Another point is that they do share similarities, which might we might now just describe as being 'modern': They're generally procedual -- you organize your code into modules (not classes) with structs and functions, they generally like static linking, type inference for greater ergonomics, the compiler includes the build system and a packager manager, there's a good formatter.

The above are points for both rust and go compared to C/C++, Python, Java, etc.

So why do I like go? I think mostly it's that it makes some strong engineering trade-offs, trying to get 80% for 20% of the price. That manifests itself in a number of ways.

It's not the fastest language, but neither is it slow.

I really dislike exceptions because there's no documentation for how a function can fail. For this reason I prefer go style errors, which are an improvement on the C error story. Yes it has warts, but it's 80% good enough.

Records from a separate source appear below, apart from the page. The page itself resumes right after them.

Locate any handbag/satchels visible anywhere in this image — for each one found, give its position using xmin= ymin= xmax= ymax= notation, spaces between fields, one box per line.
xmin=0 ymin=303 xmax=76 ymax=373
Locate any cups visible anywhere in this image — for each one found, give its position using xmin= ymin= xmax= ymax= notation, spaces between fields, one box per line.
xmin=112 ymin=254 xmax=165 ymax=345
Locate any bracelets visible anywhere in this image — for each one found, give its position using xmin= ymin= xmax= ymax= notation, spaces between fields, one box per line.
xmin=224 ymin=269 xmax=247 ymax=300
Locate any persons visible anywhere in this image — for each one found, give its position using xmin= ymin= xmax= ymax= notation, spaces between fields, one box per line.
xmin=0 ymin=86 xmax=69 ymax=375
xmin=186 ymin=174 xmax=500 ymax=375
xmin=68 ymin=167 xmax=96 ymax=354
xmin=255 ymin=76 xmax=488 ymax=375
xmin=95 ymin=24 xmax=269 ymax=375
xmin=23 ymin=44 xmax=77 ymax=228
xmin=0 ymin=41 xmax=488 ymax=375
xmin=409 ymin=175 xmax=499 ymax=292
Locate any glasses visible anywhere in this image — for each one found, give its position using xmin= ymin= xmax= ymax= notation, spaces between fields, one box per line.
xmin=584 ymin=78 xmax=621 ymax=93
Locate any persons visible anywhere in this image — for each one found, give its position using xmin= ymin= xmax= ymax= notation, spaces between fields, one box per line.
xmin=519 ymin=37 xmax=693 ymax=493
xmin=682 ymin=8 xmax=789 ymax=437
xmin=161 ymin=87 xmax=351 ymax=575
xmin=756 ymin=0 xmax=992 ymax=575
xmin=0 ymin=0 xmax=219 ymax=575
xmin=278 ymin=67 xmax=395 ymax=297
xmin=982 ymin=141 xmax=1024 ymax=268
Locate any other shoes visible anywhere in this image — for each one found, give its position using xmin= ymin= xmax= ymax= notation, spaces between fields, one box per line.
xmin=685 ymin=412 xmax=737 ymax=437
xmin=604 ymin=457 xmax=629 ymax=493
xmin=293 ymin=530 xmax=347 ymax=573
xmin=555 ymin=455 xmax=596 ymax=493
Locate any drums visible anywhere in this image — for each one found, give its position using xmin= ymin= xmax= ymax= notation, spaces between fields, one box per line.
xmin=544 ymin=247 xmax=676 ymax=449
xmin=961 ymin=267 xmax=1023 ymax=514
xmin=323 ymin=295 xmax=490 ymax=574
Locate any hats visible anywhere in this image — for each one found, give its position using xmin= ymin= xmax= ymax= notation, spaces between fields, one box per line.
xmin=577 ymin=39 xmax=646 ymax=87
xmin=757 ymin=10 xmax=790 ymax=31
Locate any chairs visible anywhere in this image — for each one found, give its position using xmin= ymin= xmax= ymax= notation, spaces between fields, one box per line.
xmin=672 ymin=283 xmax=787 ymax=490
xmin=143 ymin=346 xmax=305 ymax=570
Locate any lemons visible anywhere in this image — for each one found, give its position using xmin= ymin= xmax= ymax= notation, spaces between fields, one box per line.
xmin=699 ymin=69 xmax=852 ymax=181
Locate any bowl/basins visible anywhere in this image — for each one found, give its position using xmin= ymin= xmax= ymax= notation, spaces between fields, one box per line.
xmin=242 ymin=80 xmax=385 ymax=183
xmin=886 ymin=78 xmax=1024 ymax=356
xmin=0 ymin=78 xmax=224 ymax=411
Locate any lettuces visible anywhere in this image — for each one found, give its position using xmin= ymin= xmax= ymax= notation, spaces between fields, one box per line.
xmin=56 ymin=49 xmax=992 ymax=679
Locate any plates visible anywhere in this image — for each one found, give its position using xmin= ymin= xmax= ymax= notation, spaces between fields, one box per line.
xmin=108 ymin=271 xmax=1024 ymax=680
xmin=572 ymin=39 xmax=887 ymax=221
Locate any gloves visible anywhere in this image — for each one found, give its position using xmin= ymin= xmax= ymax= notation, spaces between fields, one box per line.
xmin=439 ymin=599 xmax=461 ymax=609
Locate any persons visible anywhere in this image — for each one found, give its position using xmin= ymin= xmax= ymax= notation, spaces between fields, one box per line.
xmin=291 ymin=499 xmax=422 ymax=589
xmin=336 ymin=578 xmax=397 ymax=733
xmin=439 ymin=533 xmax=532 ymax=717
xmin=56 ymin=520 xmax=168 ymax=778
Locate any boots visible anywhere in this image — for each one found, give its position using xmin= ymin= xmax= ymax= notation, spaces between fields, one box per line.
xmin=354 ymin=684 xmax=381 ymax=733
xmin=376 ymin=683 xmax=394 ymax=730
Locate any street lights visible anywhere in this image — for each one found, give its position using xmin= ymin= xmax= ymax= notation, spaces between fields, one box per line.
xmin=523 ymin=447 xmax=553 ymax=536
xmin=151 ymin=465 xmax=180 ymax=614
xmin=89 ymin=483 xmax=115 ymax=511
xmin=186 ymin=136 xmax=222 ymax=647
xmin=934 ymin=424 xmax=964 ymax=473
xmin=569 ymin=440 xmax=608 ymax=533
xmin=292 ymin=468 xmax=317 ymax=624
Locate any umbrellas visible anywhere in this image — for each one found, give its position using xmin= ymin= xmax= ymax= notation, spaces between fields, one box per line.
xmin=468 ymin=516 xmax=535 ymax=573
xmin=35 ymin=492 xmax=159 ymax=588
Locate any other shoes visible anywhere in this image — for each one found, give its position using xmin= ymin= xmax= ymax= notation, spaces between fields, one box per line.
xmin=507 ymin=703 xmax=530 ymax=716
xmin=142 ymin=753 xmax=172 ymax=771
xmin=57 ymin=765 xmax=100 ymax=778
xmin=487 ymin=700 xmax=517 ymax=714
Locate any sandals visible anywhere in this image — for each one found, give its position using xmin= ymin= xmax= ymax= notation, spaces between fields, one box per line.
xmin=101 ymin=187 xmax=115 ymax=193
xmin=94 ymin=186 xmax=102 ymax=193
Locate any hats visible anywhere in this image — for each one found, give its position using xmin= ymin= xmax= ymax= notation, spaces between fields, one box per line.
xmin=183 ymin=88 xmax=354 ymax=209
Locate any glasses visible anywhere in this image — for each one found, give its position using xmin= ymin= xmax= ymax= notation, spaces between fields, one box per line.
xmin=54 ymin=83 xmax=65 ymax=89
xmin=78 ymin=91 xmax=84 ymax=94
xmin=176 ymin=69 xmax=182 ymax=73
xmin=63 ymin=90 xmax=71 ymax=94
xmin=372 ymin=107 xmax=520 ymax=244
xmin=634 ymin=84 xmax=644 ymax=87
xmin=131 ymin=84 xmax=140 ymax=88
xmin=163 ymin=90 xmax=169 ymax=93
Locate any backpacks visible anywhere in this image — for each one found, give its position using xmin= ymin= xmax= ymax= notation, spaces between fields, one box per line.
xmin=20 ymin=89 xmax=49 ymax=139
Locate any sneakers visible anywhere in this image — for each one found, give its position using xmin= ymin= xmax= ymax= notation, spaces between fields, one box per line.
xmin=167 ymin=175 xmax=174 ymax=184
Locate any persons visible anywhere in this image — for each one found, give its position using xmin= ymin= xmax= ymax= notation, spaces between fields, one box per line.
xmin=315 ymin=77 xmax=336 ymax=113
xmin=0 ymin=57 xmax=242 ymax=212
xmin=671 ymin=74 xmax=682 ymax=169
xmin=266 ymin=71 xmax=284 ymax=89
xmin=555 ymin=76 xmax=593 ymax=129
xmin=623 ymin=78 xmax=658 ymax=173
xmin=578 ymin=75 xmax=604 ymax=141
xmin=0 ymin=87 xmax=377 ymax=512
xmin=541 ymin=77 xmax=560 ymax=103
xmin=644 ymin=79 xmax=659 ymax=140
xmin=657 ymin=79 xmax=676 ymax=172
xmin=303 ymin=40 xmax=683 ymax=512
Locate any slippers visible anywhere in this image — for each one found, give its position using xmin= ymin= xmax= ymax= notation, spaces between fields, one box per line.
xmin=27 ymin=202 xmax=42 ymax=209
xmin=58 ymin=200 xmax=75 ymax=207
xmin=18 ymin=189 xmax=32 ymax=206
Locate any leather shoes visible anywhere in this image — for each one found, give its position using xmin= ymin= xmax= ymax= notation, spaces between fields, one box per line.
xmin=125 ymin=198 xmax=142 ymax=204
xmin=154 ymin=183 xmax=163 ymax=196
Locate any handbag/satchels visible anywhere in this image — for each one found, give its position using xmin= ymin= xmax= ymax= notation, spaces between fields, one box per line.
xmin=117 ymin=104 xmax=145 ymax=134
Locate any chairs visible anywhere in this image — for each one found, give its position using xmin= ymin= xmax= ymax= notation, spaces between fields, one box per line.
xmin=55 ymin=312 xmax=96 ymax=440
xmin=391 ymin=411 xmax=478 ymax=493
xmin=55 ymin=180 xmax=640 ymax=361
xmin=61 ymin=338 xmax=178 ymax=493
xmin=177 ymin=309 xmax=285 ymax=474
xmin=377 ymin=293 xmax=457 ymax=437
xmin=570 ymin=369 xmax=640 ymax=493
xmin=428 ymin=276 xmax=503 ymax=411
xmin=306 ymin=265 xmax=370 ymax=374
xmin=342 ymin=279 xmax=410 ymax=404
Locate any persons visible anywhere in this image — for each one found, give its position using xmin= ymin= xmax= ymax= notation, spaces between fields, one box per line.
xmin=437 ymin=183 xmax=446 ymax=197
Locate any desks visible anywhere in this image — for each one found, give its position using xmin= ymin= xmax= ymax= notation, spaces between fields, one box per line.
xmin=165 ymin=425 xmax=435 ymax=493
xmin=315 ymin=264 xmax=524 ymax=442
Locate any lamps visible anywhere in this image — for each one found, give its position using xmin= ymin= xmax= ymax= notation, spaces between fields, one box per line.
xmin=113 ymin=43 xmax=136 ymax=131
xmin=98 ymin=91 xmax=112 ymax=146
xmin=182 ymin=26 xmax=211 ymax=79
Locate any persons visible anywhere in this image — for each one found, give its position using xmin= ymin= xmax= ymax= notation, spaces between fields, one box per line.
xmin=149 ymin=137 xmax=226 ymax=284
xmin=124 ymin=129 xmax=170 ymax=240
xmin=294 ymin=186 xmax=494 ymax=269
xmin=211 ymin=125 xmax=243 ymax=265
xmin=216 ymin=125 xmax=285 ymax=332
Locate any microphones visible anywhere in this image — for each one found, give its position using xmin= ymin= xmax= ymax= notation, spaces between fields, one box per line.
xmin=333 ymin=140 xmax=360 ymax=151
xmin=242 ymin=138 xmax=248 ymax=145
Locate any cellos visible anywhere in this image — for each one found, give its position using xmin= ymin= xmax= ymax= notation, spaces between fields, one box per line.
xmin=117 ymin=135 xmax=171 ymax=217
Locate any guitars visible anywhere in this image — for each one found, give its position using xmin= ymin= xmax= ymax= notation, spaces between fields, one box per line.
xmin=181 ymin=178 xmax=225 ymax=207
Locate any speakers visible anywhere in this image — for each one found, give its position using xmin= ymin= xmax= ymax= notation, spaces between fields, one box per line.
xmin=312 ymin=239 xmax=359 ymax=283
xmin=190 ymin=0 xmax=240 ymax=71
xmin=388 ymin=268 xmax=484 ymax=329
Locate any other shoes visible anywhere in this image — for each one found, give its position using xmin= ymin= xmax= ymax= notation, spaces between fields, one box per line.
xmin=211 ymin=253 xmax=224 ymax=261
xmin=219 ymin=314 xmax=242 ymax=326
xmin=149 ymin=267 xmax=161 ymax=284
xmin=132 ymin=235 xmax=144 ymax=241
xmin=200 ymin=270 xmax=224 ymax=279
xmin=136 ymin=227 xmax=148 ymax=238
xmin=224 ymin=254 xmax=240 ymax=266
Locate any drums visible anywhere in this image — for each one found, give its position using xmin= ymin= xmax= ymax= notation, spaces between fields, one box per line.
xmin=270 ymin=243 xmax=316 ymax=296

It's a simple language with batteries included. You can generally follow the direction set and be happy. It leads itself to simple, getting-things-done kind of code, rather than being over-abstracted. Being simple also makes for great compile times.

2 comments

> I agree that go and rust have different areas, but that was less clear when they were getting started

That I agree with.

But Go is anything but modern on a language front. It shares almost nothing with Rust, which actually has a modern type system (from ML/Haskell).

Even if we disagree about exceptions (I do like them as they do the correct thing most of the time, while they don’t mask errors, but include a proper stacktrace), go’s error handling is just catastrophic, being an update from c which is even worse is not a positive.

I'm not arguying that go has modern tech, but rather that it has modern sensibilities. This means not trying to force 90s style OOP, preferring static linking for easier deployment, including a build system and package manager with the compiler and preferring static types with type inference to dynamic types.

This differentiates go, rust, zig, odin etc., from languages like C++, Java, C#, Python etc. I think it makes sense to describe that difference as one of modern sensibilities.

go's error handling is not catastrophic, it is very good
> I really dislike exceptions because there's no documentation for how a function can fail. For this reason I prefer go style errors, which are an improvement on the C error story. Yes it has warts, but it's 80% good enough.

I’m not a go developer. How does go document how a function can fail?

A Java developer can use checked exceptions so that some information is in the signature. For unchecked exceptions the documentation must explain.

I guess in Go the type of the error return value provides some information but the rest needs to be filled in by the documentation, just like the Java checked exceptions case.

> I’m not a go developer. How does go document how a function can fail?

There's no magic to it. Errors are values, so it's a part of the function signature that there's an error code to check. In C++ any function can throw an exception and there's no way of knowing that it wont.

It's true that go doesn't document what _kinds_ of errors it can throw, but at least I know there's something to check.

But that doesn’t document _how_ a function can fail. Just that it _can_ fail.